More men were coming, from across the other valleys and plains and coasts and woods. For now Ibn was content to studies these strange giant-men. Their leader stood away from his men, and was only distinct in that he wore an open-winged two-headed eagle across his breast, shining like freshly moulded gold. His shoulder-plate was trimmed in the same shade as his twin-headed eagle, and he wore a cloak of deep black, nothing like the rags that Narsarch-Cal wore. Ibn chewed on his _kaffa_ grass as he looked down to his own garments. Barely covering his thinly built frame, his rags were soaked in oils and perfumed with grasses and herbs from his around his small hut but two days from this gathering place. He smiled as he thought of Klara and his boys, helping out in the land and playing with their wooden figures. They were growing up quickly, and Ibn feared the day they would be called into the service of the Great Doyen, just like he had. 

The air had a gust of importance about it; the atmosphere was tense, like the eve of battle. The chants and roars of more tribes came with the wind, rising like the wailing of children in the night. Ibn looked to the demons, but they never flinched as they were faced with hundreds, if not thousands of possible angry warriors. Ibn couldn’t figure out if that scared him or not. 

**

Arte looked out over the savages and increased his grip on his bolter ever so slightly. They dressed in rags and wielded wooden staffs, but there was over a thousand out there, possibly more and Commander Sethre had yet to say a word. What was he waiting for? Arte scoffed in his helm and wandered over to where Teucer was standing, his fellow Astartes similarly disgruntled. The Great Crusade was still being fought and here they were, trying to communicate with a tribe of fucking illiterate subhumans. Let Lorgar and his sycophants deal with them, or better yet, Angron and his butchers. 

‘What are we doing in this shithole, sir?’ Teucer asked; his frustration evident. For fifty years they had been following these Terrans around.

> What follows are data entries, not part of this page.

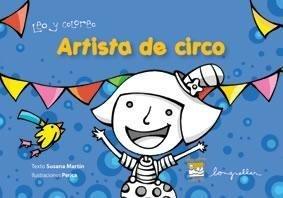 Artista de circo (Spanish Edition): Susana Martin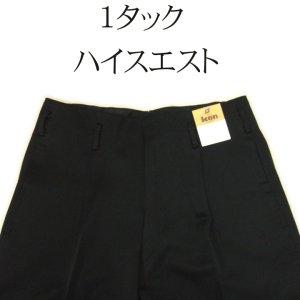 画像2: 変形黒学生ズボン ワンタックボンスト7400 通販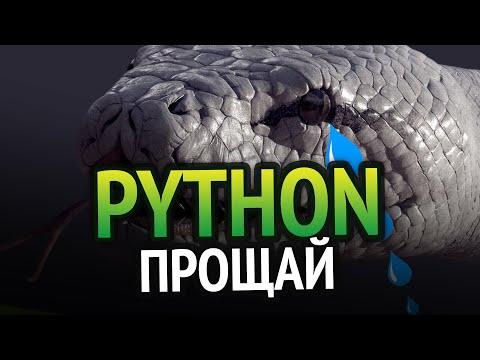 Конец поддержки Python в 2020 | Что дальше?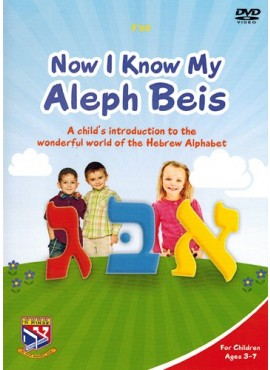 Now I Know My Aleph Bais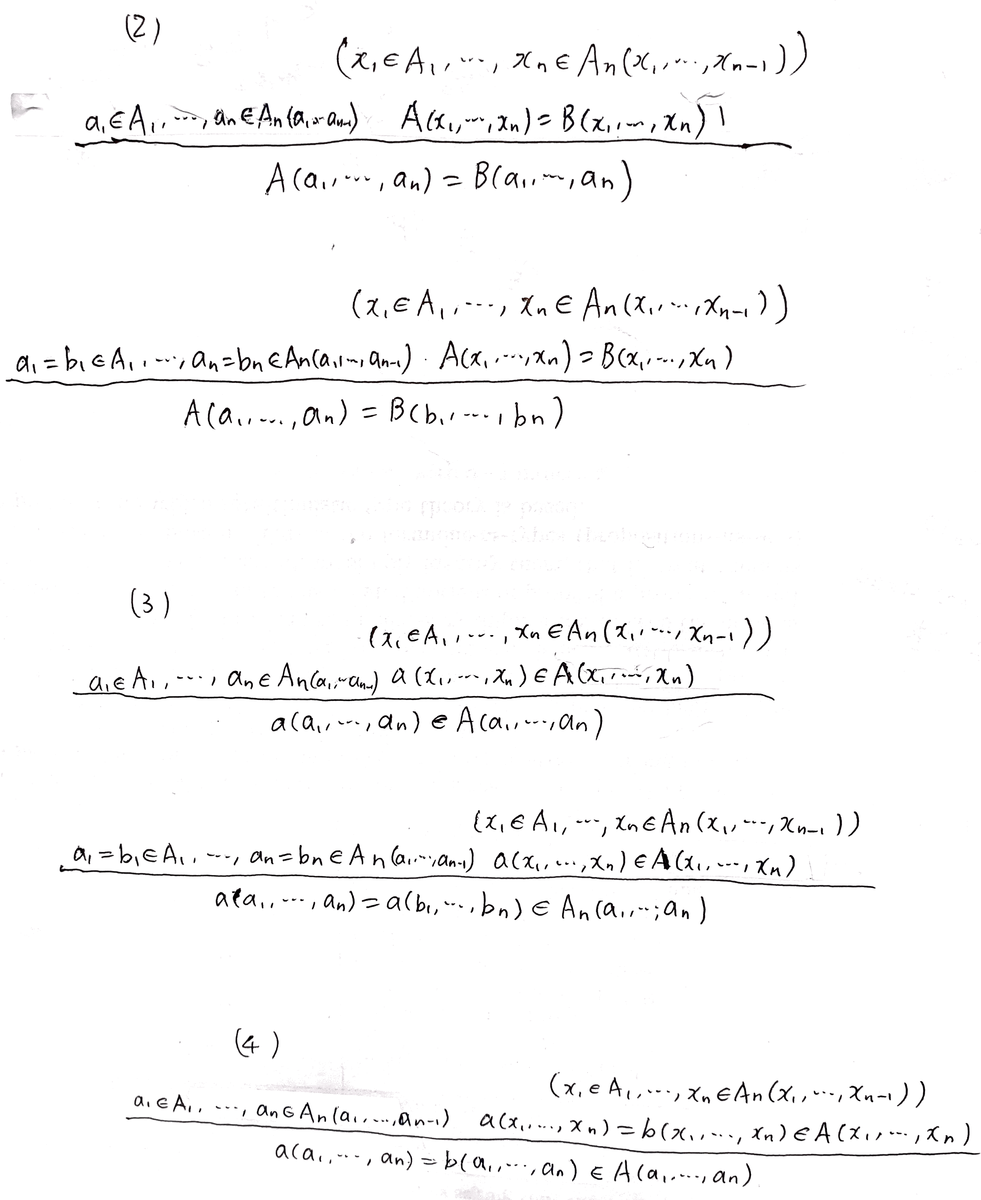 f:id:cut_elimination:20210509230238p:plain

Arte’s Primarch was the greatest being he had ever seen, but the decisions to let the Homeworlder’s lead the rest had rankled Arte and his fellow Tyrrhenioi. They had bled with their father on the cold ice flows of Numencia and they had given their lives to free their world from the depredations of the hated xenos. 

‘I don’t know Teucer; it’s the Primarch’s orders. Terra knows what he wants from these people.’ He looked out across the crowd of shaggy-looking tribesmen. ‘We should be battling Greenskin and tearing them from their fucking pits’. Arte was sick of hearing of Horus’ war victories, or Russ’ Wolves trampling across resistant worlds and bringing more and more planets under the Emperor’s new Imperium. The Second Legion would fall behind if this farce continued, and they deserved so much more. But they were but a shadow in the eyes of the rest of the Crusaders. They didn’t even merit a name. Whatever their gene-father had said to the Emperor as he came to Numencia had cursed them in his eyes, forever tarnishing the Legion. The Primarch’s brothers shunned him, or so it was said, for Arte had never even seen an Astartes from a fellow Legion. Never had they fought and bled with their brothers in the distant parts of the galaxy. 

Alas, they were shepherding savages in this reeking backwater. 

Arte slid his ceramite-encased fingers over his boltgun, checking that it was ready to fire if necessary. He wiped away at blemishes on the dull silver coating, unadorned and bare. His hair flapped in wind, his tight braids clicking against the cold metal of his armour. His helmet was attached to his belt, the cold blue lenses of its eye-slits staring back eerily. His face was hard and lined, even for an Astartes. His thick jaw was cut from stone, solid and sharp, while his nose was a mesh of scar tissue and misshapen bone. The skin on his face was pale, paler than, they were told, the Blood Angels and the Night Lords, whose faces were renowned for their cold unlight. His deep golden-tinged eyes flickered as he gave the large crowd of tribesmen another quick glance. He was almost itching for a fight, to shed blood and split skulls. Aargh, why couldn’t they just kill these vermin, he thought darkly. 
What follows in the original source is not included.